Run the RSAT tool matrix-clustering to merge and compare the two collections of motifs discovered by RSAT peak-motifs and MEME-ChIP, respectively.
From the matrix-clustering result, retrieve the root motifs, which will provide you with a non-redundant collection of the motifs resulting from RSAT peak-motifs and MEME-ChIP.
Use the RSAT tool compare-matrices to compare these non-redundant discovered motifs with JASPAR nonredundant vertebrate.
Use RSAT matrix-scan to measure the rate of coverage of the peaks (percentage of peaks with at least one match)
- for each one of the non-redundant discovered motifs
- for each reference motifs

Interpret the results

Do the motifs discovered in the peaks include the reference motifs (those correspinding to the immunoprecipitated factor)?
Are these motifs reported by all the motif discovery approaches or only by some of them?
Do you discover motifs associated with other transcription factors?
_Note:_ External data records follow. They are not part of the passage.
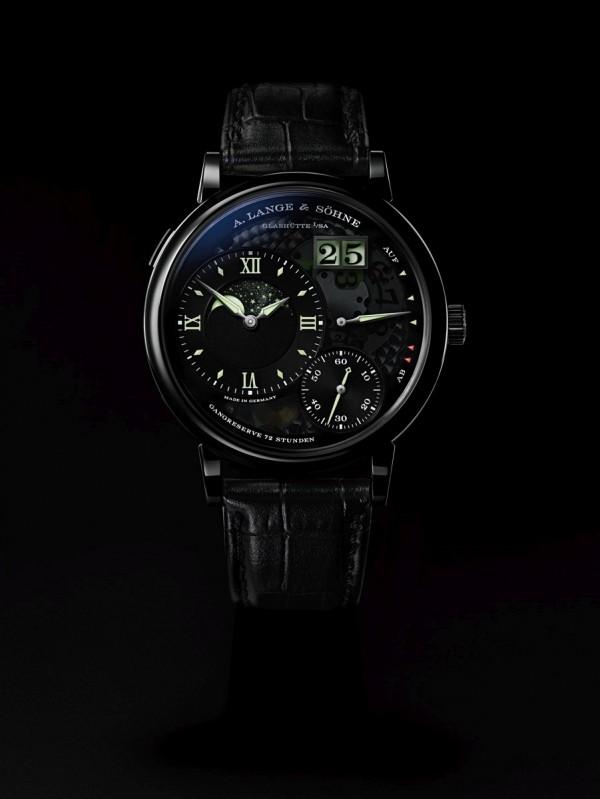 """就是這個光,朗格獨到的夜光技術結合大日期和獨到的月相顯示,令人著迷。朗格的""""LUMEN""""夜光顯示版本向來是市場的搶手貨,限量是殘酷的,有興趣的錶迷手腳務必要快。"""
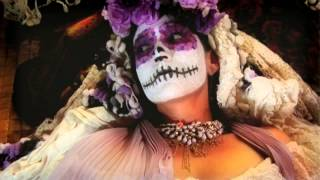 Play Every Day Is The Day Of The Dead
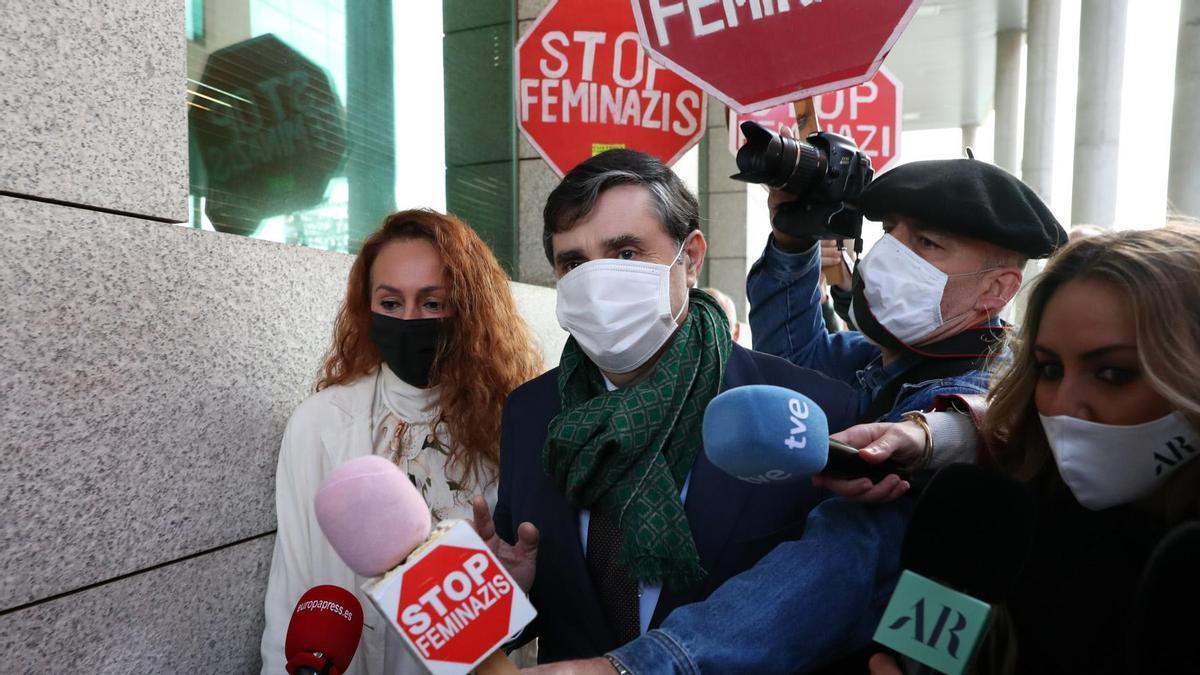 Rocío Carrasco, acosada por este pequeño grupo de manifestantes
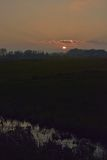 Ongelooflijke Zonsondergang in nevelig Vlaanderen flieds royalty-vrije stock afbeelding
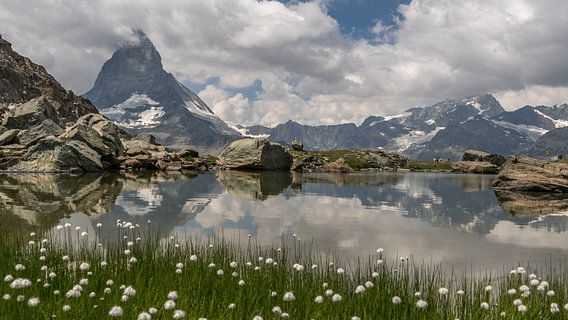 Zicht op de Matterhorn van Arjan Schalken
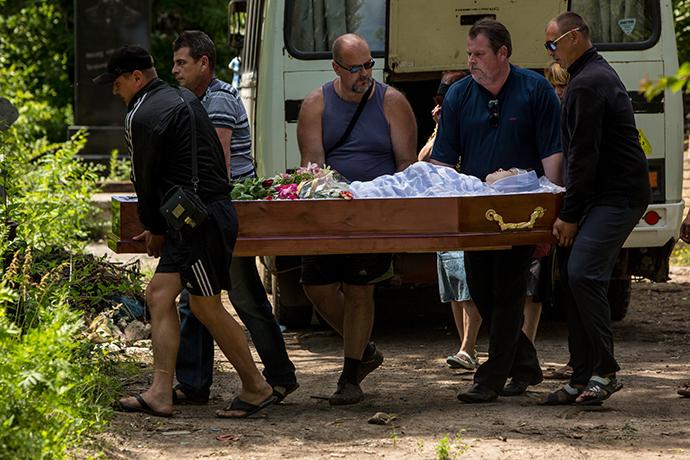 The funeral for Slavyansk hospital nurse who died during the shelling of the hospital 16 June, 2014 (RIA Novosti / Andrey Stenin)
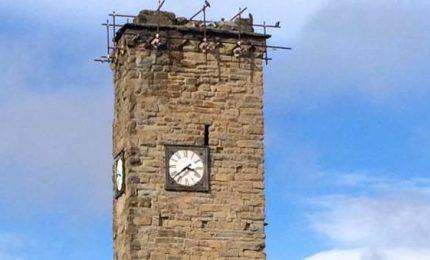 Sono passati due anni dal sisma: l'orologio simbolo fermo alle 3.36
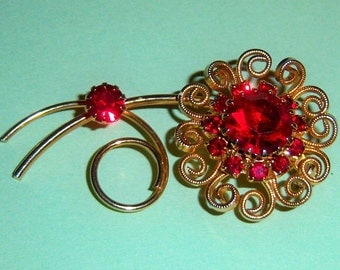 Red Stone Flower Brooch.  60's Red Floral Pin. Red Flower Brooch. Colorful Brooch.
If so, are these factors relevant to the ChIP-seq data set under study (co-factors of the immunoprecipitated factor, factors involved in this cell/tissue type, …)?
Which algorithms reported significant motifs in the random selections of genomic regions? How significant are they compared to those reported in the actual peaks? How do you interpret these motifs?

Instruction for the report

Volume: 4 - 5 pages of text (without counting the figures and the supp. material)
Structure: we ask you to return a report structured as a small research article (introduction, material and methods, results and discussion, conclusions an perspective).
Report template. Please use the template provided here. Read carefully the instructions.
- Rmd format: Rmd.
- Word format: docx.

Please submit both the original file (Rmd) and the report compiled in Word format (in RStudio, use the command Knit to Word), in order to enable me to annotate it in the margins.